Transcribe the data exactly. Pictures stay out.

Raw data Block Start

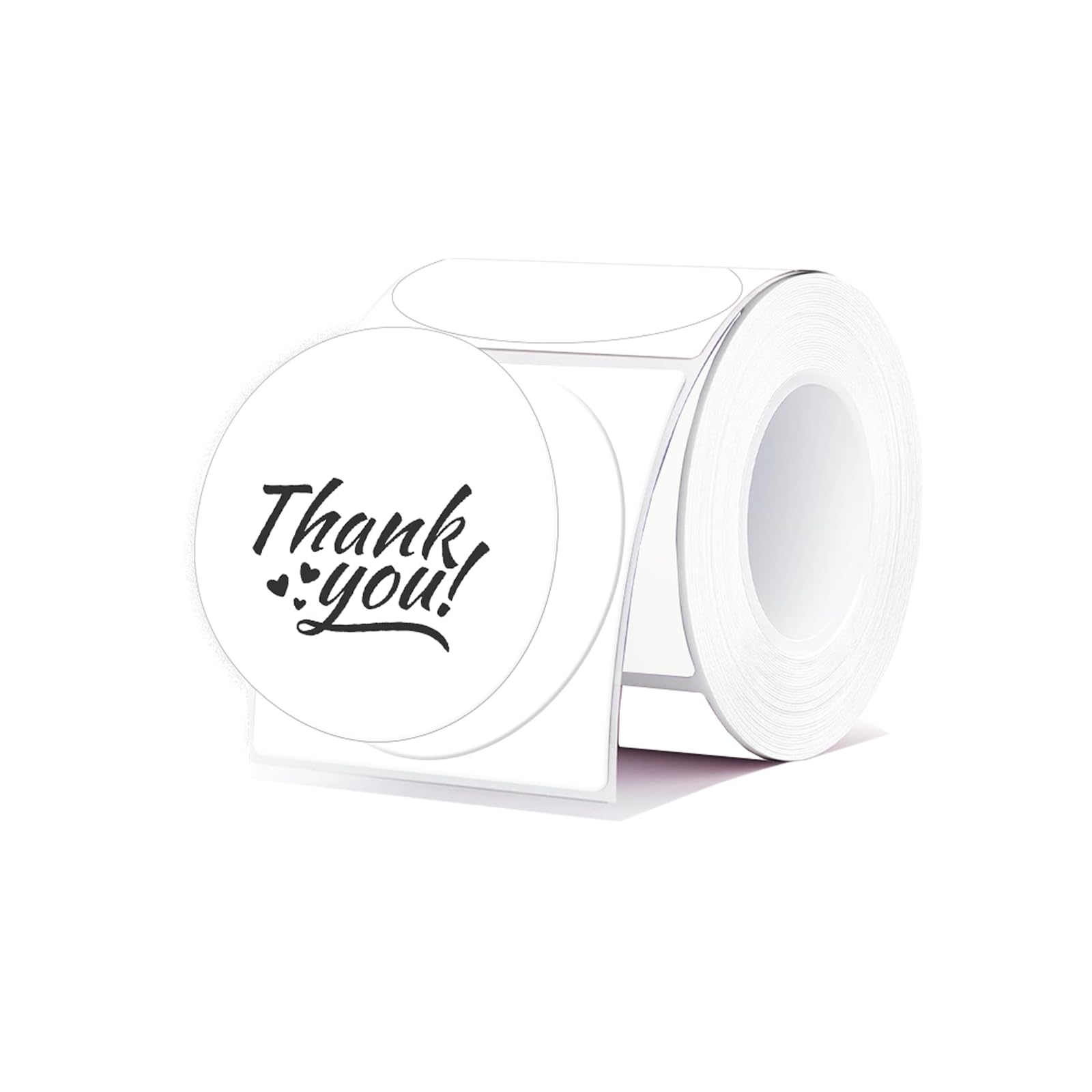 Compatible with P50/M110 Multi-Purpose self-Adhesive Thermal Labels, 2-inch Round, Ideal for Inventory, Color Coding, barcodes, Name Tags, Baking, etc. (1roll/150 Sheets) (A)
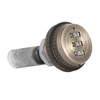 Cam Lock with Code Combination, Mechanical Lock with 3 Digits,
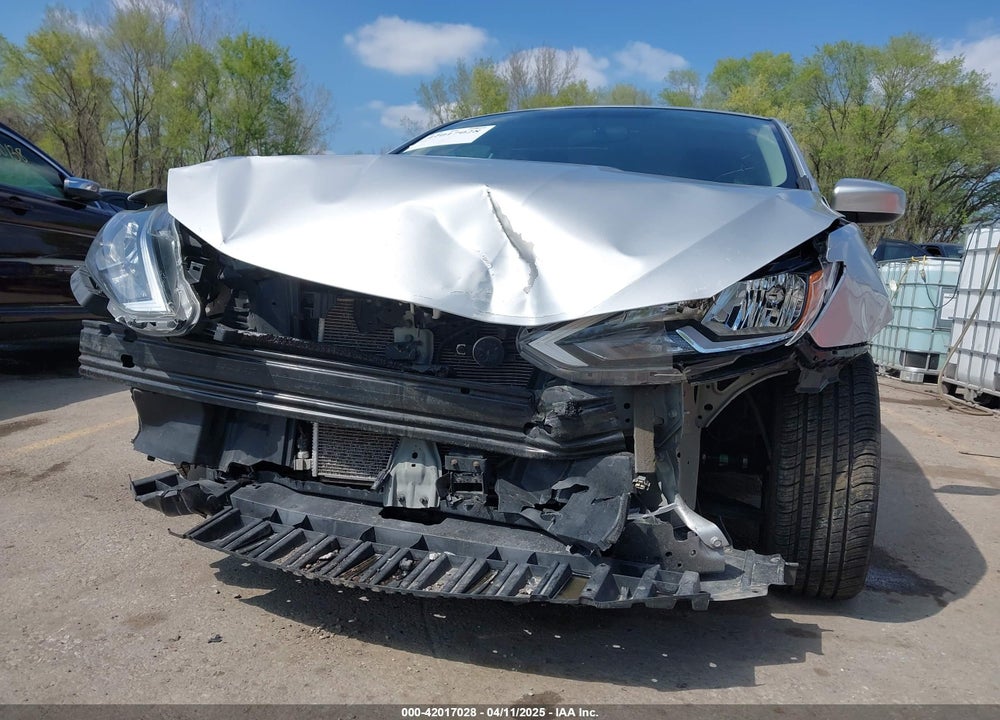2019 NISSAN SENTRA VIN: 3N1AB7AP0KY447619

Raw data Block End

Output for this task:
 Compatible with P50/M110 Multi-Purpose self-Adhesive Thermal Labels, 2-inch Round, Ideal for Inventory, Color Coding, barcodes, Name Tags, Baking, etc. (1roll/150 Sheets) (A)
 Cam Lock with Code Combination, Mechanical Lock with 3 Digits,
2019 NISSAN SENTRA VIN: 3N1AB7AP0KY447619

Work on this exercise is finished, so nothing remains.